Archive for the 'RC1 Sound System' category

Getting back into sound and light

The last six months or so have seen me getting back into sound system and light show engineering. I emerged from school as a bit of a DJ with the requisite tools and a basic sound system, and while my primary profession turned out to be software engineering, I continued to grow my sound system and complemented it with a bit of lighting.

Neil, Ben, and 8 M2 boxesAt its peak, in around 2003, the sound system looked a little bit like this. I was also much thinner, as you can see. I actually built another couple of these bass bins for the more demanding drum and bass events we did. It was a nice little system. Around half that lot stacked up smartly enough for corporate functions, and the whole lot made a reasonable impression on Guildford’s old Civic Hall.
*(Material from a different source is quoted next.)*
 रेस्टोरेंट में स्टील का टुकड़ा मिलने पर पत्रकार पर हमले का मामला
In the ten years since much has changed. In 2006 I sold all those speakers, my amplifiers and my lights. I put the money towards kicking off the E30 M3 project which established readers will know all about.

This rise and fall of interest coincided with that of a good friend of mine. Jon Evelegh, a school friend at first, had built up a rather larger sound system, and sold it as his primary interest turned out to be marine towage. So after his departure from the scene in 2002, and my complete sell-out in 2006, my world became a much quieter place. Recently however, that situation has been completely reversed.
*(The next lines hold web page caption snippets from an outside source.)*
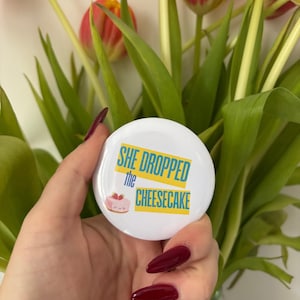 Épinglette pour paroles BTS Misheard - Bouton d'éventail She Dropped Cheesecake - Badge de concert 58 mm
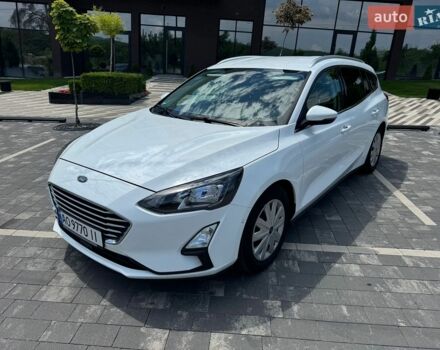 Белый Форд Фокус, объемом двигателя 1.5 л и пробегом 170 тыс. км за 12800 $, фото 1 на Automoto.ua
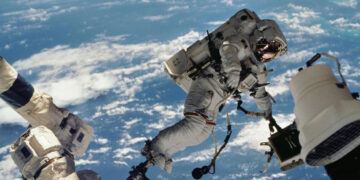 Astronauten bereiden zich voor op evacuatie ISS na luchtlek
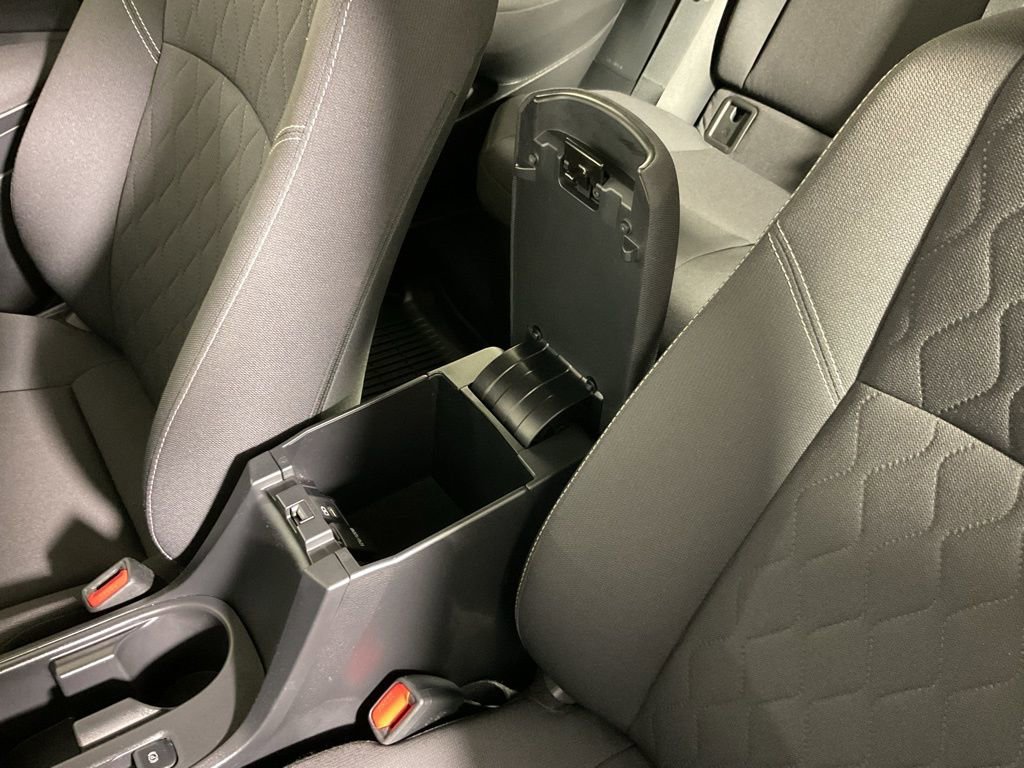 Used 2023 Toyota Corolla LE w/ Carpet Mat Package (TMS) image 29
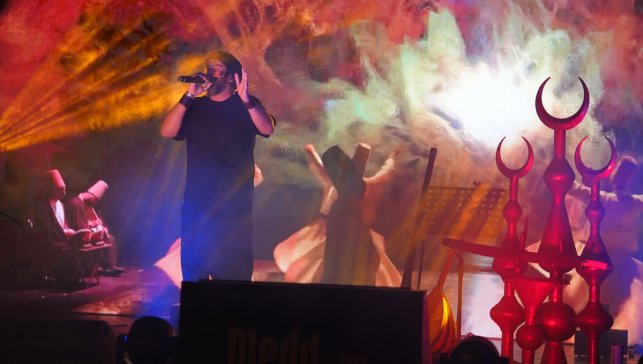 Aile ve Sosyal Hizmetler Bakanı Göktaş, Erzurum'da Medd-Up sahne gösterisinde konuştu:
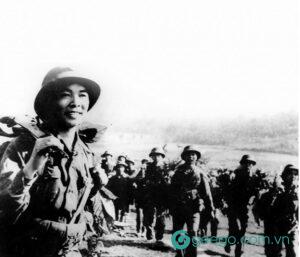 Giữa khói lửa chiến tranh người lính Tây Tiến vẫn nâng niu trong mình một tâm hồn lãng mạn và đậm chất mộng mơ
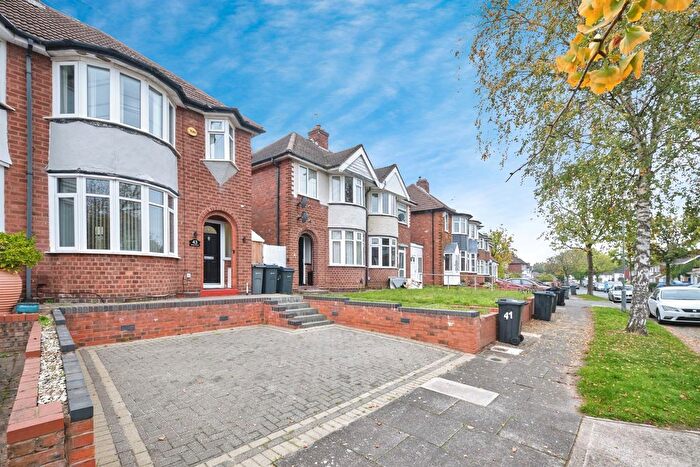 3 Bedroom Semi Detached House For Sale In Yateley Crescent, Birmingham, B42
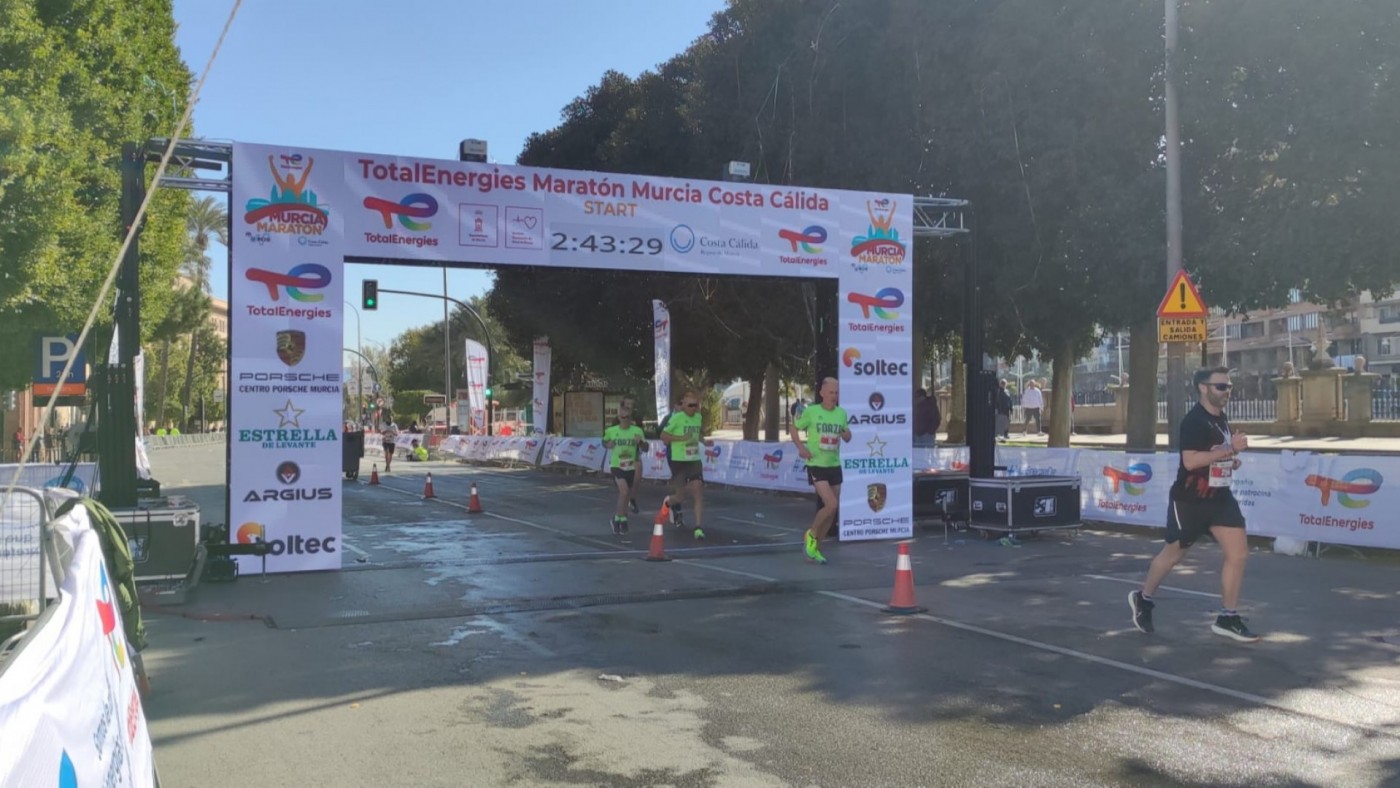 El marroquí Boufars y la ecuatoriana Pila ganan el maratón de Murcia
In 2010 Jon re-acquired his system. Having overhauled it completely, and greatly increased its size, he’s ready for business. His system is custom built, unique, and devastatingly good in a way that’s very hard to quantify. On the date of this article, Jon’s RC1 Sound System has 1,132 Facebook likes. That’s an awful lot of people, many of whom are big name DJs, who follow his movements and just want to know more.
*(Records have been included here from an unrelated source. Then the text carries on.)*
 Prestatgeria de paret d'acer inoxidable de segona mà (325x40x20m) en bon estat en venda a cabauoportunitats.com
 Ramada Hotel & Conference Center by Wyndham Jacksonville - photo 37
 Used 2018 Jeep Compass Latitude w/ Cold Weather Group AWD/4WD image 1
Last May, Jon asked me to come along to a gig he was doing down in Bournemouth. He was putting a 16 box system in a nightclub called The Old Firestation for a night called Dub Optic.

It was at this point I realised how much he had moved the game on. For a start, when I had a 10 box M2 system, Jon had a 12 box RC1 system. The RC1s were already considerably louder and generally more capable. Yet here he was wandering around with a 16 box system. Here’s a picture of me in front of a stack.

Neil in front of 8 box RC1 stack

Bass at head height! The sound was incredible. Not just powerful, but so musical and such high quality. I left that night knowing I’d just got the bug again.

Which brings us in a long, rambling way back to the present. I’m very excited by sound and light engineering again. I’ve built up another small sound system and a much larger light and laser show designed to accompany the RC1s on their journey to stardom. I’ll blog about my light and sound separately. I’ll probably blog more about RC1 in the future too come to think about it!

I’ll sign off though with a picture of Jon atop one of his 13 box speaker stacks at the London O2’s IndigO2 bar just before Christmas. That was quite the gig!